While the first book was dense with meaning, tightly paced and organized, Hell Bent feels more lost. Alex is lost (we can argue that she always has been), and the events from the ending of Ninth House (a barely flickering memory that could really, really use a reminder prologue) have left a vacuum at Lethe. This has the feeling of a sequel, the verve tempered with searching, the balance of the story uneven, the pacing wildly oscillating between ideas and emotions that don’t quite tie together. We need Darlington back and we need Alex, a person not known for sentiments of guilt or chivalry, to suddenly change tactics, to be willing to risk herself. This new, strange softness that has emerged in the wake of tragedy hardly works with this fierce woman. But readers look the other way. We want Alex to go to Hell and back for her own redemption and for Darlington’s. After all, this rich boy with a foot in both worlds was part of the mystery and allure that made the first book so dynamically textured, so palpably emotional.

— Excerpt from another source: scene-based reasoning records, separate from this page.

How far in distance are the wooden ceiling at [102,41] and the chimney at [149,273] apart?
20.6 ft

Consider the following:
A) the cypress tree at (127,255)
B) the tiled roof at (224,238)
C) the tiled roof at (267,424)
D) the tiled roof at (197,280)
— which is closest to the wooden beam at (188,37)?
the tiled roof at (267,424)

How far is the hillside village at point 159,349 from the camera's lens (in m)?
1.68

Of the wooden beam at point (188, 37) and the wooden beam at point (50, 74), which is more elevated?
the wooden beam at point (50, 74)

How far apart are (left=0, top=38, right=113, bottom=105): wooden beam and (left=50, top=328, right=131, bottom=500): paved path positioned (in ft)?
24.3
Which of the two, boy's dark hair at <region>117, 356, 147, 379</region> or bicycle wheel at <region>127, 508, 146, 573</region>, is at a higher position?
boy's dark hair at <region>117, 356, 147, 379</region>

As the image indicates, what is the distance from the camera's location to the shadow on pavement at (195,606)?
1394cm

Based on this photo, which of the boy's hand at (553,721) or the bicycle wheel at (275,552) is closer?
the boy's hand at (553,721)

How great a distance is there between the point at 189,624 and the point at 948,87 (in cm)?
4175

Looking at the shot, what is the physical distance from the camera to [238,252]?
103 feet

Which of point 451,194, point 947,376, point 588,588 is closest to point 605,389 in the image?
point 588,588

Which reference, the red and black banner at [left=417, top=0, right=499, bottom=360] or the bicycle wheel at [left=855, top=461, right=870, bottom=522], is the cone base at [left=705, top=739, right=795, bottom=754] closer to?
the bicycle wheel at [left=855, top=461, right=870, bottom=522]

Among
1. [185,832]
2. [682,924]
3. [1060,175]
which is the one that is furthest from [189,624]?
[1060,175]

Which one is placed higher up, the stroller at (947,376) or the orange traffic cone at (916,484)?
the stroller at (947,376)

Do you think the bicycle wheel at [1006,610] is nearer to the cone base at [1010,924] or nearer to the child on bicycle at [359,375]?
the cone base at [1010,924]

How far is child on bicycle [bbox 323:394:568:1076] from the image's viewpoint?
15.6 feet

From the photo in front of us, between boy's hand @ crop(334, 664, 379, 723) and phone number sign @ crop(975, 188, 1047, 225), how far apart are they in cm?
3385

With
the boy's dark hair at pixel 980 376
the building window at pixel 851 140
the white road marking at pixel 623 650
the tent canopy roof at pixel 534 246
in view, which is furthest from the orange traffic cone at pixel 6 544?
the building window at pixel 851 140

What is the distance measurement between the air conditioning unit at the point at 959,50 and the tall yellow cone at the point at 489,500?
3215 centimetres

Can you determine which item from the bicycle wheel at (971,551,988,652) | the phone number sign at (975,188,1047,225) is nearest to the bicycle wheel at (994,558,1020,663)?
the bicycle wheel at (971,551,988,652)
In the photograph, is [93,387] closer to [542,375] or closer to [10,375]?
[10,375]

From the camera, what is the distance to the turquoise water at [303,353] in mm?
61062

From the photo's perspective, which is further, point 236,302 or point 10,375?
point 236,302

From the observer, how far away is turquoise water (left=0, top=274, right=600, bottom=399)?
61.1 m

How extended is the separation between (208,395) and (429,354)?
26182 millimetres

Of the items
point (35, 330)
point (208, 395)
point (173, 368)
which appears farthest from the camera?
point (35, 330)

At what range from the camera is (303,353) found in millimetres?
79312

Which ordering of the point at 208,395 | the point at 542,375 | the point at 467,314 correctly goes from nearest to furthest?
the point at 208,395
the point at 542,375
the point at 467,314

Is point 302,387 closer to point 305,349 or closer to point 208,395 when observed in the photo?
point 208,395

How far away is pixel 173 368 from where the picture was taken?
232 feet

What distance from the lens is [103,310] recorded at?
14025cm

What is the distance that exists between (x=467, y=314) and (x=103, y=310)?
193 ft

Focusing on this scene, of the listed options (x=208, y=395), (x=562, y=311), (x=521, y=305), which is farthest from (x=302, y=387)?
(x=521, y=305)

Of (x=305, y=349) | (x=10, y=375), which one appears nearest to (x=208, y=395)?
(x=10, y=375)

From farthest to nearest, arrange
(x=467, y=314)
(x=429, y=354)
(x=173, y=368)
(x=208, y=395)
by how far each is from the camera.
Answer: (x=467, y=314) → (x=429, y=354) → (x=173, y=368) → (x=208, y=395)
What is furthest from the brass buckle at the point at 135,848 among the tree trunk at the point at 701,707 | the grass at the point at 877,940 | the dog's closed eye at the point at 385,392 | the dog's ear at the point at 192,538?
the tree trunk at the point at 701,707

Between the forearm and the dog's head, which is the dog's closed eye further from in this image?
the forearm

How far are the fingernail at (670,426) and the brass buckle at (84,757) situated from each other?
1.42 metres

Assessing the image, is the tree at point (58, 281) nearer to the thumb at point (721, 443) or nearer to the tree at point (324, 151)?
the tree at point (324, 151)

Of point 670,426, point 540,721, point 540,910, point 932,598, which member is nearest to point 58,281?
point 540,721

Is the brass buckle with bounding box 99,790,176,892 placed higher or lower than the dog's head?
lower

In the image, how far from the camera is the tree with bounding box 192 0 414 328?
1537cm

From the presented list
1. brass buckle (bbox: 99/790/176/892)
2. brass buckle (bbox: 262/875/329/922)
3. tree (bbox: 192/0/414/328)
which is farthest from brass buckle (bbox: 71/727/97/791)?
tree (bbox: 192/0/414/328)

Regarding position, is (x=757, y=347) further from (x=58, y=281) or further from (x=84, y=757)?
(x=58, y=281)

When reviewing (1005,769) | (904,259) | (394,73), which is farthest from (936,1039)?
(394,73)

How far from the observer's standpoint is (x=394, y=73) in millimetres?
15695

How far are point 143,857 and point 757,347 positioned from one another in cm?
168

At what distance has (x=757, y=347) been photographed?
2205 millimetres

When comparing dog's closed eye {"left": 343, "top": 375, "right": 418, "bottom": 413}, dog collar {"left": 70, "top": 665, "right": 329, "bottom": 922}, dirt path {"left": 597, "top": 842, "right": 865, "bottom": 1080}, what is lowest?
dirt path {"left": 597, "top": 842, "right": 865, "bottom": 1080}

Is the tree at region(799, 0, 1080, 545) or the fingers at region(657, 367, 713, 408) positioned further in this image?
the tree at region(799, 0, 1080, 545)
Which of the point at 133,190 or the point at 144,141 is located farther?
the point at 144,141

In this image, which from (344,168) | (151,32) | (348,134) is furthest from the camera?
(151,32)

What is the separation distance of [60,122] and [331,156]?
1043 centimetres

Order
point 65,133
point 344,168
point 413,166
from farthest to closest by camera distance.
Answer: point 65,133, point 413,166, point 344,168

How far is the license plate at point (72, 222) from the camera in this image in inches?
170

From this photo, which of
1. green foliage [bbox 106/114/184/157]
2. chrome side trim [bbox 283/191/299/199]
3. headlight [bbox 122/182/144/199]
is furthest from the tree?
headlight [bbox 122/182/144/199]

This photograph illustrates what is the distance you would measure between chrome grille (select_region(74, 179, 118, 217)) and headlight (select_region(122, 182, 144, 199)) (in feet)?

And so, yes, we accept that Alex needs to do some growing (or an about face) to get in gear for her next mission. But the mission itself is disorganized, and within the first forty pages of the books, a desperate Dawes and Alex are attempting an incredibly dangerous ritual with little preparation and no forethought. This rings true for Alex, who has always been suicidally inclined, but not the ever prepared, mark-all-the-steps Dawes.
This ritual gets the party started, though, and a glowing half-demon Darlington appears in the upper room of his mansion, cryptic and barely contained. The rest of the book oscillates between containing this monster version of Darlington, rescuing the human Darlington’s soul, dealing with a figure from Alex’s past, introducing a vampire into the drama, and dealing with a new overseer whose conservative nature is seriously ruining the rescue plan. More side characters become involved as Alex and Dawes build a map to the underworld and must confront the horrors of murder and the revelation of their darkest fears.
It’s still good. Of course, it’s good. It’s dark academia at it’s finest, and while it doesn’t have that same tight, perfect feel of Ninth House it’s just an absolute delight to feel the pages flowing through our fingers, to revisit these traumatized, complicated humans and journey with them on a literally soul crushing adventure that pits human greed and curiosity against less base instincts.
I was expecting the Hell-scape from an Edward Lee infernal novel or something reminiscent of the original Ultimate Doom in Hell Bent. The Hell here, however, is decidedly less brimstone, less darkness. It’s more of a sideline, a weird liminal place that we briefly see. The more important element is the demons who engage in mind games against the characters, who extract their own prices and reveal an even darker history of Lethe and the houses than originally suspected. It’s not as elegant as in the first book, but it is still page turning, still creative and horrifying, a version of Buffy the Vampire Slayer where Buffy isn’t quite the good guy anymore and yet still the only hope.
And, of course, there is Darlington and that primitive romance, that complexity of love and hate and sensuality that still roils between himself and Alex. Here, we get more of Darlington’s backstory, the why behind his survival and role in Hell, his transformation. As Alex’s powers grow, she learns more about the man she is trying to save and starts to interact more with the greys around her. It’s emotive and tantalizing, a doomed relationship that siren sings us through the pages.
Of course . . . that’s part of my quibble here. Darlington is the focus, yet when the character finally emerges from Hell, he is disconcertingly quiet. No one asks about his experiences, thinks over the true ramifications of his sudden silence, or even truly interacts with him once he has returned. It’s a disappointing come down, this sudden lack of communication, this awkward return to an unearned normal. There are hints, however, that this will change.
I’m excited to keep reading, to follow this growing world, to see what Darlington’s time in Hell has wrought in him, to understand what the characters will do now with their new, terrible knowledge. While Hell Bent wasn’t perfect, it was still good, engaging and engrossing, another step into a dark, troubled world that alternates the terrifying with the poignancy of despair and the loneliness of doomed humans, forever dancing around things they cannot understand, failing to reach out, failing to connect, failing to walk away from powers they cannot ever hope to understand.